Yesterday, I was having a REALLY bad day. Class lessons, manuscript deadline, and emails piled up; a local reporter needed a photo (preferrably with cows!) for an article she was writing about my Highlights’ win, and household tension mixed with a skull-cracking headache.

Around noon something soft bumped against my front door. A package! Inside was a note from my dearest aunt, a pair of deep blue pajamas covered in stars and moons, and a Flicka DVD. All my hard edges softened. In the card, my aunt related a story about my grandmother polishing her waitress shoes so they’d look good on the outside. Then Grandma stuck cardboard in the bottoms to cover the holes and headed off to work.

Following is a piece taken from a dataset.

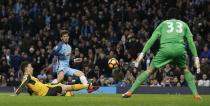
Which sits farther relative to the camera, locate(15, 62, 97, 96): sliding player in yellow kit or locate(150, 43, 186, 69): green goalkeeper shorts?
locate(15, 62, 97, 96): sliding player in yellow kit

My grandmother’s flame burned bright. My aunt pointed out that I am that woman’s granddaughter. And my amazing aunt is her youngest daughter.  Grandma had ten children, nine that survived. She raised them during the depression on a diner waitress salary. Her husband, when he came home, was a violent alcoholic. My grandmother escaped him and remained single for many years until she met R.C., the man my cousins and I knew as our grandfather.

R.C. and Grandma settled in a house he built on his farm in Bushnell, Florida.  Tucked into an oak hammock behind their new home, was R.C.’s cracker homestead. My family lived in that old house for a year when I was twelve and that seeded the story that won me the Highlights’ contest.  Yes, I am my grandmother’s granddaughter. She inspires me still and so does her daughter.